Doğruluk, insanın söz, fiil ve niyetleriyle dürüst ve iyilikten yana olması anlamında kullanılan bir ahlakî kavramdır. Yüce Mevlamız, kulluğumuzun bilincinde olmamızı ve doğruluktan ayrılmamamızı istemektedir. Buna göre Rabbimizin emirlerine uyup sadıklarla, doğrularla beraber olmak dinimizin gereğidir. Doğru konuşup, doğru yaşamak ve doğru yaşayanlarla beraber olmak Müslümanların özelliklerindendir. Hidayet kişinin Allah’a inanma, emir ve yasaklarını tam olarak yapabilme imkânına kavuşmasıdır. Böyle bir konumda bulunan kişi Kur’an’da belirtilen doğru yola ulaşmış demektir. Nitekim konumuzu belirleyen ayette de bu hususa vurgu yapılmaktadır. Allah’ın hidayet verdiği kimsenin doğru yolda olduğu, hidayetten uzaklaştırdığı kimsenin ise yardım edecek, kendisine arka çıkacak kimsesinin bulunmadığı anlatılmaktadır.
Bir gün Peygamberimiz (s.a.s), düz bir çizgi çizerek “İşte bu, Allah’ın dosdoğru yoludur.” buyurdu. Ardından bu çizginin sağından ve solundan başka çizgiler çizdi ve “Bunlar da, dosdoğru yolun haricindeki yollardır. Bu yolların her birinin başında ona çağıran bir şeytan vardır.” şeklinde açıklamada bulundu. Sonra da şu âyeti kerimeyi okudu1 : “Şüphesiz bu benim dosdoğru yolumdur. Buna uyun. Başka yollara sapmayın. Onlar sizi Allah’ın yolundan uzaklaştırır. İşte günahtan korunmanız için Allah size böyle öğüt verdi.”
Rabbimizin dosdoğru yolu olan ve dualarımızdan hiç eksik etmediğimiz sırât-ı müstakimi, Efendiler Efendisi bizlere böyle takdim ediyordu.

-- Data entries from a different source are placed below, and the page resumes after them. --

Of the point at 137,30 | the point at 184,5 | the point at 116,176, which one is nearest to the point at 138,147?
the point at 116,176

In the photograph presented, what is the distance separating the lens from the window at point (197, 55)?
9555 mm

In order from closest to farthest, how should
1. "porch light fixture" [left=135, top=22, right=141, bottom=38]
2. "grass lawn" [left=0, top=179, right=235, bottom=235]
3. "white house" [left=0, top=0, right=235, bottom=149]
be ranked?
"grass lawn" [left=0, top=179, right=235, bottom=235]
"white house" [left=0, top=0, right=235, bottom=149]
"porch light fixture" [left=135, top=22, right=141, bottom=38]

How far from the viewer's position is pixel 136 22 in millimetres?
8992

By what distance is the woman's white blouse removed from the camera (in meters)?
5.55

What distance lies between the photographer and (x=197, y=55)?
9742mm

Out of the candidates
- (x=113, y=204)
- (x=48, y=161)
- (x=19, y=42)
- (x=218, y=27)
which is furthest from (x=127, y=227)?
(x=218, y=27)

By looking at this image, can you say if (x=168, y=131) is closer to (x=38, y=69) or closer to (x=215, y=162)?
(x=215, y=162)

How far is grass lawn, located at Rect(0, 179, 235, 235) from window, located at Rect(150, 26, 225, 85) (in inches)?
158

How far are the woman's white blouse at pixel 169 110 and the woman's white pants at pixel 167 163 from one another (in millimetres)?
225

Bu yolun yolcusu olmanın, şeksiz şüphesiz mümin olmayı, Allah ve Peygamberinin mesajlarını her daim sadakat ve teslimiyetle dikkate almayı gerektirdiğini bildiriyordu. Efendimiz, hiçbir eğrilik ve sapkınlığın bulunmadığı bu yola koyulan yolcunun, dünya ve ahirette huzur ve mutluluğa ulaşacağını vurguluyordu. Farklı yolların ise insanı sadece sırât-ı müstakimden değil, aynı zamanda Rabbinin rızasından, Resûlullah’ın izinden, yaratılış amacından, dahası tüm insani erdemlerden uzaklaştıracağını haber veriyordu.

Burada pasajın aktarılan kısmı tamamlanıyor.